Geolocation routes by the client's country or continent — discrete buckets. Geoproximity routes by the geographic distance between the client and an AWS region (or your custom location), with a "bias" factor that lets you expand or shrink a region's effective service area. Geoproximity requires Traffic Flow (an extra paid feature); Geolocation is part of standard Route 53.
Public hosted zones serve queries from anywhere on the internet. Private hosted zones are associated with one or more VPCs and resolve only from inside those VPCs — perfect for internal service discovery (db.internal.example.com) without exposing names publicly. You can have a public and private zone for the same domain ("split-horizon DNS") returning different answers internally vs. externally.
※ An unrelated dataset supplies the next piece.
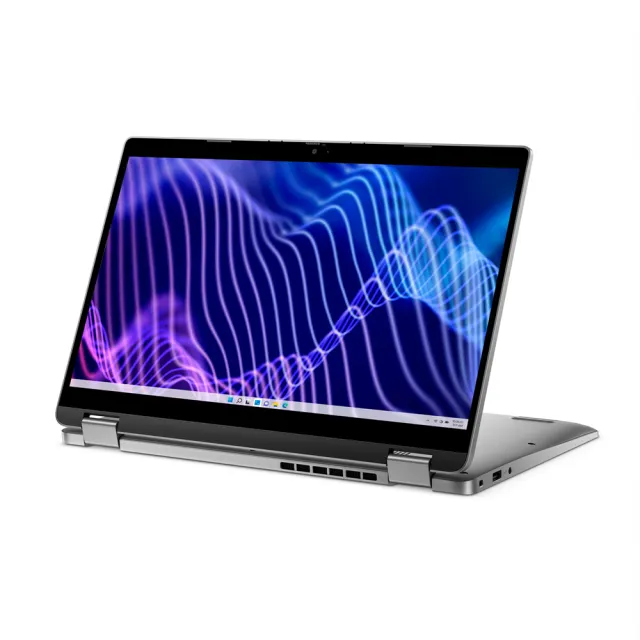 【DELL 戴爾】13吋i5二合一觸控輕薄筆電(i5-1335U/16G/1TB/W11P/灰/Latitude/3340-I516G1T-2IN1)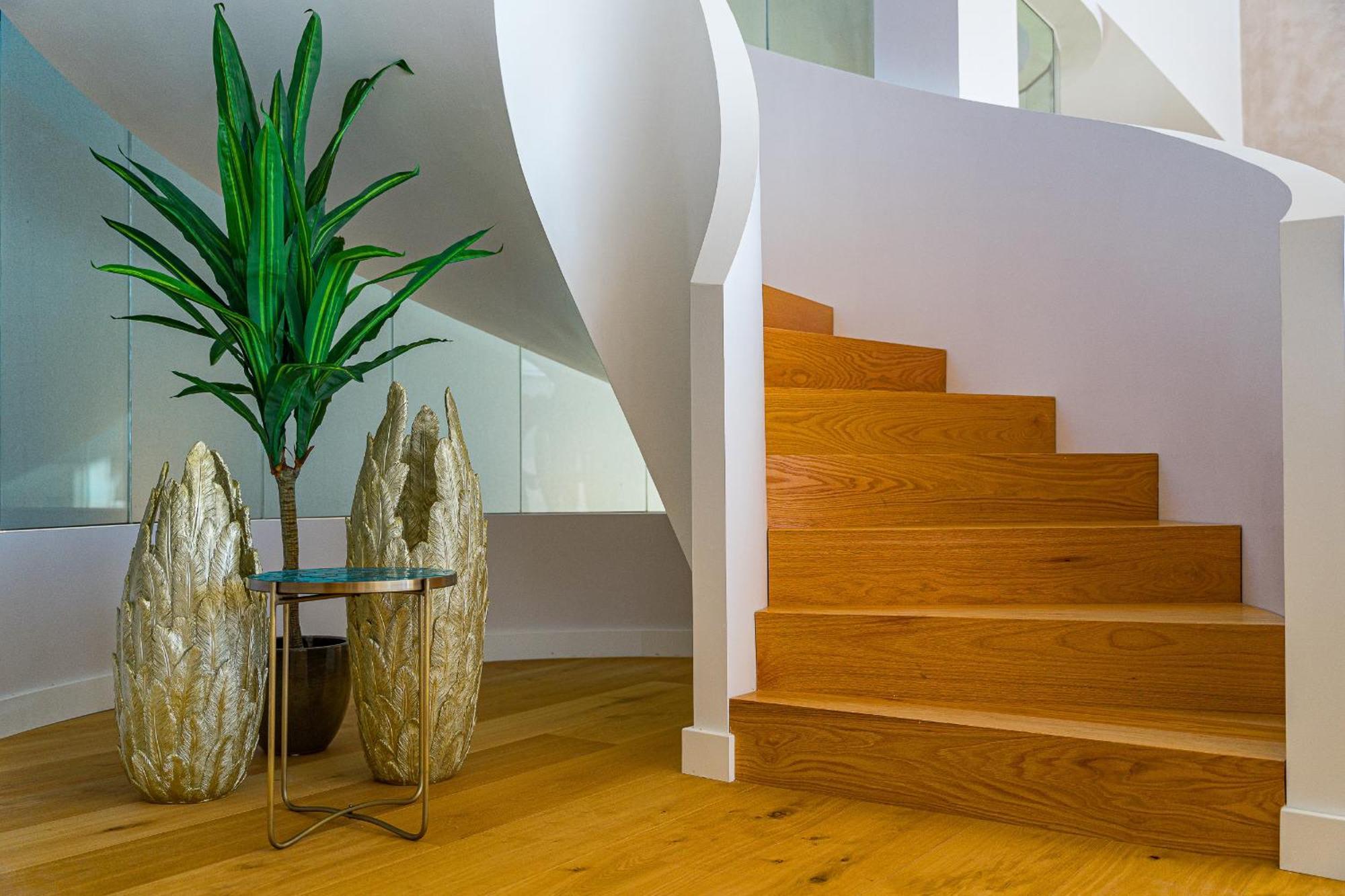 Serenity Heights - Luxury Concierge Services Costa Adeje  Eksteriør billede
ELB health checks decide whether to send traffic to a target inside a load balancer's target group — fast, granular, AZ-aware. Route 53 health checks decide whether to return a record set in DNS responses — coarser, slower (TTL-bounded), runs from globally distributed checkers. Both can complement each other: ELB handles per-instance failover within a region; Route 53 handles cross-region failover via DNS.
Every VPC has a default DNS resolver at VPC_CIDR.2 (e.g., 10.0.0.2). Route 53 Resolver adds endpoints: outbound endpoints forward queries from VPC to on-prem DNS (so your apps can resolve corporate domains), inbound endpoints accept queries from on-prem to resolve VPC private hosted zones. This is the bridge for hybrid DNS in AWS-on-prem hybrid architectures.